Task description — Rescale everything from the line containing "As seen here" down to the end of the lines, writing each of these lines out again with its request, and multiply every number in the answers, such as coordinates or distances, by 1.1, rounding to whole numbers with halves rounded up.

Items —
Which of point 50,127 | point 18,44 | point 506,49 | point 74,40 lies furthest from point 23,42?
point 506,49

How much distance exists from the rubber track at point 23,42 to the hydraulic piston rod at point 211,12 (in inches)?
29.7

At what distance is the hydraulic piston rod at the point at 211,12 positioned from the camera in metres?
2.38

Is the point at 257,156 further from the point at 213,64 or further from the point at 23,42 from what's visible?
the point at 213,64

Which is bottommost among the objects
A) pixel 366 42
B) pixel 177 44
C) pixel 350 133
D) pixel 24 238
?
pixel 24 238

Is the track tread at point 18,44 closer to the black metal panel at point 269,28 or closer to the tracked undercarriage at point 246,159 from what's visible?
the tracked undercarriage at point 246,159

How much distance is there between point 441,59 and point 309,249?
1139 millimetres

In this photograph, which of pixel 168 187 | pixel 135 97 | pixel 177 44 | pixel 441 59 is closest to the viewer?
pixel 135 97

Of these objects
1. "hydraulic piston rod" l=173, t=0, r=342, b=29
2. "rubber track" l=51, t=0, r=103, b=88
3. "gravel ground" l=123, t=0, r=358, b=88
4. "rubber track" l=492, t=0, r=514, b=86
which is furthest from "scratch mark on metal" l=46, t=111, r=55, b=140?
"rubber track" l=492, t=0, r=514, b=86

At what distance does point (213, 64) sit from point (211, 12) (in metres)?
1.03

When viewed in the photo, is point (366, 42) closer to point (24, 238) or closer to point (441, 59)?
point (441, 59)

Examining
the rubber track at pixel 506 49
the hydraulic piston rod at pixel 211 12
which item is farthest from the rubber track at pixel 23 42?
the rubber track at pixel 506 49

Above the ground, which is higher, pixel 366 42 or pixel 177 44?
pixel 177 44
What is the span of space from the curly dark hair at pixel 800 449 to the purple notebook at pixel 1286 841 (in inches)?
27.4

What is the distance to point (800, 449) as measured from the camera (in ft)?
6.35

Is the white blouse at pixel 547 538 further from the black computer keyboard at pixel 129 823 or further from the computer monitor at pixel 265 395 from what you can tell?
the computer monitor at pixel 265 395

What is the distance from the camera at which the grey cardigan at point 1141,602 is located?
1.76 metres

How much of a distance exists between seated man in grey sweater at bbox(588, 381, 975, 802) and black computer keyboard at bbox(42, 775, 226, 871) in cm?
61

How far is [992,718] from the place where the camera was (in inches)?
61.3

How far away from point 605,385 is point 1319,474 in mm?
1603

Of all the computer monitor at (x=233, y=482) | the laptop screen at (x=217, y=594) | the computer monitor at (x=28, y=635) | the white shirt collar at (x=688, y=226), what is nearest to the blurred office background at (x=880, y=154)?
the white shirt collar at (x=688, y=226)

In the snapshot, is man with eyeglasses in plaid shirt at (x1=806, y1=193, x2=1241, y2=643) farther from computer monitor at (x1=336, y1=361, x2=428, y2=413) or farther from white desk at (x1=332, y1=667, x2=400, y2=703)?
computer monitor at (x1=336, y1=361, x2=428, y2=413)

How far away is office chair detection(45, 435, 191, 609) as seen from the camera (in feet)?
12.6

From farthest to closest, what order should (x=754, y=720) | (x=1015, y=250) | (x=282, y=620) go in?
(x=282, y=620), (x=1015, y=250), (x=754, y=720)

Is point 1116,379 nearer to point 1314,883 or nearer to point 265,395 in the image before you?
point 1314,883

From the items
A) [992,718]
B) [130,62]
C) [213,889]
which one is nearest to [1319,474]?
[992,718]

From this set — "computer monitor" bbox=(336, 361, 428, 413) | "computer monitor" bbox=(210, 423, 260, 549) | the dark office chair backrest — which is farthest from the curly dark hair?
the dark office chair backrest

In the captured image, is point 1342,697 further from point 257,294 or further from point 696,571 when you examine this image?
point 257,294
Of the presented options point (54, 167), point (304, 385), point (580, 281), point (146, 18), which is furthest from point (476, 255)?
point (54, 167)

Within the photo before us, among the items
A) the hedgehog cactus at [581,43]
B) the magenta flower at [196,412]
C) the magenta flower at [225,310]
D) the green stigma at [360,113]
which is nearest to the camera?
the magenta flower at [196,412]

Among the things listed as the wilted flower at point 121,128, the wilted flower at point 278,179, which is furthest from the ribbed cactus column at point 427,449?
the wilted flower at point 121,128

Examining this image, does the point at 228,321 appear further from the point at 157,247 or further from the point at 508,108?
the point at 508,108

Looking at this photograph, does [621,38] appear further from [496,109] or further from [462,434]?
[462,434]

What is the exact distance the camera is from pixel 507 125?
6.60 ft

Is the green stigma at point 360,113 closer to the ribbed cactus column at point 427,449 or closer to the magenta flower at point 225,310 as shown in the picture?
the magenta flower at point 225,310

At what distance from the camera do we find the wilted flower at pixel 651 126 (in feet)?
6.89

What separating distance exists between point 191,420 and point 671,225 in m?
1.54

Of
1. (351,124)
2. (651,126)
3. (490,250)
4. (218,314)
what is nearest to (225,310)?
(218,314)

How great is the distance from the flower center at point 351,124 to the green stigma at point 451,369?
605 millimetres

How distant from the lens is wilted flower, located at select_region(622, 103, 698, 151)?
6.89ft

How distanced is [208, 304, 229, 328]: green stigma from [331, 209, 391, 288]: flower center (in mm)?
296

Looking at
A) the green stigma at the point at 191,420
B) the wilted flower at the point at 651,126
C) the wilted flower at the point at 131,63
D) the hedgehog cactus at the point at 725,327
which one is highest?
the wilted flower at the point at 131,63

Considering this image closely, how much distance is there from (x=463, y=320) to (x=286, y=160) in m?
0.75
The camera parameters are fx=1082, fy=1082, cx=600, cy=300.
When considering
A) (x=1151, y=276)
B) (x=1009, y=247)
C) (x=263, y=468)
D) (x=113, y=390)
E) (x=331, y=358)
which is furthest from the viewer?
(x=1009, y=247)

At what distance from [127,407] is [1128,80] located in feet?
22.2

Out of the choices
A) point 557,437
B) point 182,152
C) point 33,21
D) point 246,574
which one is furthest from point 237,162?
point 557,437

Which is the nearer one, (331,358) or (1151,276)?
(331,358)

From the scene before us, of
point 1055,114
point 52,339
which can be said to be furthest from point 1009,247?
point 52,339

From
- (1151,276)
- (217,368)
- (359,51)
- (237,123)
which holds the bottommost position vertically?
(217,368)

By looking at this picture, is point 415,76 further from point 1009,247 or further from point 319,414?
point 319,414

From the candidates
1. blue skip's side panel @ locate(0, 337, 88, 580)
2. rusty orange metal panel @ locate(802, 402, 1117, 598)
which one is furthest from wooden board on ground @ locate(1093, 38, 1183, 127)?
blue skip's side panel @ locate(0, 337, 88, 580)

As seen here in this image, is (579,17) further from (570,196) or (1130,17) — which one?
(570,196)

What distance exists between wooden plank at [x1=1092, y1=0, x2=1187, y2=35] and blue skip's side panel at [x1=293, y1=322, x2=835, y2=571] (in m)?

Answer for the task —
As seen here in this image, is (579,17) further from (570,196) or (1130,17) — which one?
(627,216)

What distance exists between wooden plank at [x1=1092, y1=0, x2=1187, y2=35] and blue skip's side panel at [x1=293, y1=322, x2=835, y2=571] (in m)?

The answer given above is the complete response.